A pesquisa registrou “um pequeno efeito” na ideologia política dos entrevistados, que eles mesmos avaliaram em uma escala de 0 a 10 entre esquerda e direita, na adesão a medidas contrárias à pandemia. aderir a medidas pandêmicas. Pelo contrário, quanto mais direitista, maior o individualismo e menos para as políticas públicas.

Pesquisadores de universidades de Yale e Nova York nos Estados Unidos viram essa data em outro estudo publicado em maio no repositório PsyArXiv. Com base em registros de 17 milhões de usuários de smartphones, eles descobriram que outros que votaram em Donald Trump em 2016 tinham uma distância física 16% menor da pandemia do que aqueles que votaram em Hillary Clinton.
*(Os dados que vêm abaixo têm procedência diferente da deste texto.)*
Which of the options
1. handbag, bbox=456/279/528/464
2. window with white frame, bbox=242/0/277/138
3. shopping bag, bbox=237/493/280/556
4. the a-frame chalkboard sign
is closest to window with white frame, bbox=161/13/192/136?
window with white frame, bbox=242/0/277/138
Além disso, a diminuição da distância física nos condados pró-Trump estava relacionada a uma taxa de expansão de mais de 27% das infecções de Covid-19 do que as do outro grupo.

No Brasil, da mesma forma, “o partidarismo está ajudando a aguardar a adesão às medidas de aptidão pública contra a pandemia”, disse Pilati, com base em um estudo de 700 entrevistados, também publicado em setembro como prepress no PsyArXiv. “Os entrevistados que se classificaram, como mais direitistas, seguiram critérios de adequação apoiados por teorias conspiratórias, que a epidemia é uma grande mentira, ou que o vírus se espalhou intencionalmente pelos chineses. “

Projeto A influência dos fatores sociais no julgamento dos fundamentos morais (Não. 19 / 26665-5); Bolsas do mecanismo de subvenção no Brasil – Pós-doutorado; Investigador principal Paulo Sérgio Boggio (UPM); O estudioso Gabriel Gaud’ncio do Régo; Investimento $203. 497,56 R$.

Artigos científicos BAVEL, J. J. V. et al. PsyArXiv. Pré-impressão 11 de outubro de 2020. FARIAS, JEM e PILATI, R. Violar a afirmação social em meio à pandemia Covid-19: pontos mentais para melhorar a adesão ao PsyArXiv. Pré-imprensa 30 de setembro de 2020 BAVEL, JJV et al. Uso de ciências sociais e comportamento para auxiliar na reação à Natureza Covid-19 do comportamento humano. v. 4, p. 460-71. 30 Abr 2020. GOLLWITZER, A. et al. Diferenças partidárias na distância física aguardam infecções e mortalidade. PsyArXiv. Pre-print. 24 março 2020. FARIAS, JEMet PILATI, R. Covid-19 como um problema político indesejado: ideais de conspiração e partidarismo político aguardam o cumprimento das medidas de adequação. PsyArXiv. Pré-impressão. 22 de setembro de 2020.